DOCUMENT EXTRACT =>
• • • • • • •

Rangman Das | January 25, 2020 14:47 hrs

With talks of the formation of a new political party comprising Assam intelligentsia, another having already been announced, AASU seeking to play a proactive role in the 2021 state elections, G Plus does an extensive analysis of the various permutations and combinations that would go towards the formation of the next government.

“People are talking about the need of a new alternative political force and the process will be intensified after February.” – This was the announcement made of the rise of another new political party in Assam to dent BJP’s 2021 dream of retaining power. All Assam Students’ Union (AASU) president Dipanka Kumar Nath said that there have been suggestions from various quarters for AASU to explore the possibility of alternative political force.

“We need to take this new alternative to the Centre, for the Centre has imposed CAA against the wishes of the people of Assam. The state government has surrendered before the Centre. We need an alternative political force to protect the language and culture of the state. Assam has been neglected by the Centre,” Nath added.

• • • • • • •

PROVIDED RECORDS =>

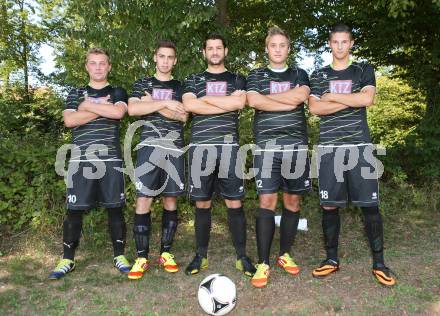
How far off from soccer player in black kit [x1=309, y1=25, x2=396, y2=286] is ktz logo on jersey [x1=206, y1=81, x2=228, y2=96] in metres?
0.96

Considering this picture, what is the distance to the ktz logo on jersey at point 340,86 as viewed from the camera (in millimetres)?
4340

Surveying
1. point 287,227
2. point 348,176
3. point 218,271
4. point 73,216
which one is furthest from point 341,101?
point 73,216

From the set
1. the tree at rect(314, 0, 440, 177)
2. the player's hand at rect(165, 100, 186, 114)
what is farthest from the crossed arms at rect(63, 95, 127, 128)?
the tree at rect(314, 0, 440, 177)

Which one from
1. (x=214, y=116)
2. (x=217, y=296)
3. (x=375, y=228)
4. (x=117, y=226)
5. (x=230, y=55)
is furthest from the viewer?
(x=230, y=55)

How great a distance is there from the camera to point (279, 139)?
14.6 feet

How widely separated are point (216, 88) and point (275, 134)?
2.73 feet

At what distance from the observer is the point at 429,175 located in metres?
7.72

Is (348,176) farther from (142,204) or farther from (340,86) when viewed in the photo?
(142,204)

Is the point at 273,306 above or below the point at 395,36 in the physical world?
below

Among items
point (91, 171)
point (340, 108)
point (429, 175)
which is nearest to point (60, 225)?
point (91, 171)

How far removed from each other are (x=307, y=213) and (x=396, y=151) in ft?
8.49

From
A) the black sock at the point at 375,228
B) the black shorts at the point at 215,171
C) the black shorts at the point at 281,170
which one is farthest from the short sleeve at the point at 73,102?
the black sock at the point at 375,228

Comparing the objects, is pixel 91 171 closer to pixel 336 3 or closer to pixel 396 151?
pixel 396 151

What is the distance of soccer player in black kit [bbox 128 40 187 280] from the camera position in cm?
462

• • • • • • •

WORK REQUIRED =>
Turn the paragraph that begins "“We need to take this new alternative" in the article on Assam's 2021 elections into a short bulleted list that keeps its main points.

WRITTEN ANSWER =>
According to AASU president Dipanka Kumar Nath:
- The new alternative political force must be taken to the Centre.
- The Centre has imposed CAA against the wishes of the people of Assam.
- The state government has surrendered before the Centre.
- An alternative political force is needed to protect the state's language and culture.
- The Centre has neglected Assam.